Cotterill A M, Majrowski W H, Hearn S, Jenkins S, Preece M A, Savage M O
Department of Endocrinology, St Bartholomew's Hospital, London.
Arch Dis Child. 1996 May;74(5):452-4. doi: 10.1136/adc.74.5.452.
The UK 1990 height charts are derived from an up to date dataset and introduce a change in the centile lines, particularly the addition of the 0.4th centile. This study examined the likely impact of these changes. Height data from London school children (1990-1993) were examined using Tanner and Whitehouse (TW) and UK 1990 charts. Numbers of children with height below TW 3rd centile were compared with numbers below the UK 1990 3rd and 0.4th centiles. The TW charts identified only 1% of children below the TW 3rd centile, while the UK 1990 charts identified 3% below the 3rd and 0.4% below the 0.4th centiles. If the 3rd centile remains as the referral 'cut off' for short stature, the introduction of the UK 1990 charts would increase current workload two- to three-fold, while a change to the 0.4th centile would reduce it by 50%. A significant number of children with abnormalities may be excluded from further assessment as a result of this latter change. In this small scale community study it is not possible to assess the consequences of this change. The heights at diagnosis of children with growth hormone (GH) deficiency (peak GH < 20 mU/l during a standard provocation test) were therefore compared to the 0.4th centile (UK 1990 charts). Sixty eight children with heights < 2nd centile (UK 1990 charts) currently receiving GH replacement (17 female, 51 male, aged 9.7, SD 3.5, years) were assessed, and of these, 28 (41%) had heights at diagnosis between 0.4th and 2nd centile, with a mean height standard deviation score of -2.32 (SD 0.21). This suggests that if the 0.4th centile were to be used as the sole criterion for referral for slow growth, a significant proportion of children with abnormality would not be referred for further assessment. The UK 1990 2nd centile should replace the TW 3rd centile.
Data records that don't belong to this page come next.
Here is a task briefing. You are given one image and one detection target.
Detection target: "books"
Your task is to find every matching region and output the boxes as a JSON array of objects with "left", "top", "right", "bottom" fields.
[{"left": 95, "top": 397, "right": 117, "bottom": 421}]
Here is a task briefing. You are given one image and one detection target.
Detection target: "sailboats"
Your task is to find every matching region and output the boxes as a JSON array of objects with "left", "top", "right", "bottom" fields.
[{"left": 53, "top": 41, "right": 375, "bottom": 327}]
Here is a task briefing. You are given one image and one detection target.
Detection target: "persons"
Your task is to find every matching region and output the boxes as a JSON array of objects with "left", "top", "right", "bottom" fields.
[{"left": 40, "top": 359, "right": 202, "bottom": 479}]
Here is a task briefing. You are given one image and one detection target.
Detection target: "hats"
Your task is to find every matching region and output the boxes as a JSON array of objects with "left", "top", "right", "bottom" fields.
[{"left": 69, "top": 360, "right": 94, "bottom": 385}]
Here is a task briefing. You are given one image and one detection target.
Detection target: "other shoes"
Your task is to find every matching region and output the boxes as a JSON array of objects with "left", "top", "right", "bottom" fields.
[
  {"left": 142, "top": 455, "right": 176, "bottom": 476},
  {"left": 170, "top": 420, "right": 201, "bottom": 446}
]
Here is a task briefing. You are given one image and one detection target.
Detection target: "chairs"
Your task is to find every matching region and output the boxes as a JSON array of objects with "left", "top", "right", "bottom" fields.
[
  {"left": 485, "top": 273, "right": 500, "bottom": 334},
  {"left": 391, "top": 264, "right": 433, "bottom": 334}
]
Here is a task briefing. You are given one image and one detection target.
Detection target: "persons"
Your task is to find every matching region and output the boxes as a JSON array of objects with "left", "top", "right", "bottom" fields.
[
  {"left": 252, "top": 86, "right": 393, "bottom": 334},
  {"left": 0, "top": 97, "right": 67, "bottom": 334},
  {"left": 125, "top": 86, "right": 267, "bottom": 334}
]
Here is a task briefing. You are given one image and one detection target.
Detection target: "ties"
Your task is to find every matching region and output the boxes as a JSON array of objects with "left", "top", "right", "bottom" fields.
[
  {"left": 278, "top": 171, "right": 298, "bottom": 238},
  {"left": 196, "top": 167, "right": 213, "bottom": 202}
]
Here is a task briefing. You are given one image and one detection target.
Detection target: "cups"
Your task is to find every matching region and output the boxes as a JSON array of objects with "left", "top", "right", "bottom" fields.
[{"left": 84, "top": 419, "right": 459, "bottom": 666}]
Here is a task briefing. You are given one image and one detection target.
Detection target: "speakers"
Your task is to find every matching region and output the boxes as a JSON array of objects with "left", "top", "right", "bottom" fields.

Children below this should undergo an intermediary medical assessment to confirm height measurement, to exclude from referral children with mild familial short stature and to identify concerns regarding the child.
英国1990年身高图表源自最新数据集,百分位线有所变化,尤其是增加了第0.4百分位。本研究探讨了这些变化可能产生的影响。使用坦纳和怀特豪斯(TW)图表以及英国1990年图表对伦敦学童(1990 - 1993年)的身高数据进行了分析。将身高低于TW第3百分位的儿童数量与低于英国1990年第3百分位和第0.4百分位的儿童数量进行了比较。TW图表识别出低于TW第3百分位的儿童仅占1%,而英国1990年图表识别出低于第3百分位的儿童占3%,低于第0.4百分位的儿童占0.4%。如果将第3百分位作为身材矮小转诊的“临界值”,采用英国1990年图表会使当前工作量增加两到三倍,而改为第0.4百分位则会使其减少50%。后一种变化可能会导致大量有异常的儿童被排除在进一步评估之外。在这项小规模社区研究中,无法评估这种变化的后果。因此,将生长激素(GH)缺乏症患儿(在标准激发试验中峰值GH < 20 mU/l)诊断时的身高与第0.4百分位(英国1990年图表)进行了比较。对68名身高低于第2百分位(英国1990年图表)且目前正在接受GH替代治疗的患儿(17名女性,51名男性,年龄9.7岁,标准差3.5岁)进行了评估,其中28名(41%)在诊断时的身高处于第0.4百分位和第2百分位之间,平均身高标准差分数为 -2.32(标准差0.21)。这表明,如果将第0.4百分位用作生长缓慢转诊的唯一标准,很大一部分有异常的儿童将不会被转诊进行进一步评估。英国1990年的第2百分位应取代TW第3百分位。低于此标准的儿童应接受中间医学评估,以确认身高测量结果,排除家族性轻度身材矮小的儿童,以及确定对该儿童的担忧情况。